Впрочем, кое-какие развлечения на судне бывают: регулярный обход кают главным механиком и ответственным за пожарную безопасность, учебные тревоги, тренировки по срочной эвакуации, хронометраж при надевании автономного спасательного костюма с подогревом. Можно также почаще наведываться к медсестре Брижит, флиртовать с ней, пока усатый радист трудится у себя в рубке, отпускать комплименты по поводу ее высокой квалификации, или привлекательной внешности, или загара, совершенно необъяснимого в этих широтах. И тогда он узнает, что, во избежание депрессий или худших болезней, типичных для этих бессолнечных краев, женскому персоналу, согласно коллективному договору, предоставлено право загорать в ультрафиолетовых лучах по четыре часа в неделю.

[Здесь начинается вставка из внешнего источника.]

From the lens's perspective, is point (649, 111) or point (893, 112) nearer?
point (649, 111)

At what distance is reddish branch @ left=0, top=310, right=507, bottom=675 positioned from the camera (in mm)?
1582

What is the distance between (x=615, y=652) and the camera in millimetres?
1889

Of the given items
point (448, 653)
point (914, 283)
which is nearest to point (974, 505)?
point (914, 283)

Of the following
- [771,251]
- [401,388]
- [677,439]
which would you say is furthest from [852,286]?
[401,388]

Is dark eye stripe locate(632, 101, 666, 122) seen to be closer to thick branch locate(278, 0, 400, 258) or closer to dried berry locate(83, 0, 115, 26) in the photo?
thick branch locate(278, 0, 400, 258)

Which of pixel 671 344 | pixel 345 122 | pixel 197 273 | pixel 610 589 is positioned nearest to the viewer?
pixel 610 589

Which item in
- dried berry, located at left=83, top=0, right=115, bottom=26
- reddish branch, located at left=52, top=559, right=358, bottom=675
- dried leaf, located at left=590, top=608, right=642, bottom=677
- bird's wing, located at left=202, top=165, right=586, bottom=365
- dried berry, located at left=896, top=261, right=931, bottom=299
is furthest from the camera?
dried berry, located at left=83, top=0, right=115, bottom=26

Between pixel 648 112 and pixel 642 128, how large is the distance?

Остается воскресенье, вечное, нескончаемое воскресенье, чье ватное безмолвие усугубляет разреженность звуков, предметов, самих мгновений: белизна искажает пространство, а холод замедляет бег времени. Есть от чего погрузиться в сладкую спячку в уютном чреве ледокола, отказавшись от любых движений; со дня перехода Полярного круга спортзал уже прочно забыт, и все мысли вертятся только вокруг часов приема пищи.

7

Острые зрачки на зеленой фосфоресцирующей, как глазок старого радиоприемника, радужной оболочке; холодная (но все лучше, чем никакая) улыбка, — такой Виктория пришла и расположилась в квартире на Амстердамской улице.

Она пришла туда почти без вещей — всего лишь маленький чемоданчик да сумка, которые она бросила в передней так, словно оставляла их на часок в камере хранения. То же самое и в ванной: зубная щетка, крошечный несессер с тремя складными маникюрными инструментиками и тремя образцами косметики, вот и все.

Большую часть дня Виктория проводила в кресле за чтением, сидя перед телевизором с выключенным звуком. Говорила она мало, а о себе и вовсе скупо, неизменно отвечая на вопросы встречными вопросами. Казалось, она всегда была начеку, даже если ей не грозила никакая внешняя опасность, хотя ее настороженный взгляд сам по себе мог вызвать у окружающих агрессивные намерения. Когда Феррер принимал гостей, Виктория всегда держалась, как приглашенная; ему чудилось что вот пробьет полночь, и она уйдет вместе с другими, но нет, она оставалась, она оставалась.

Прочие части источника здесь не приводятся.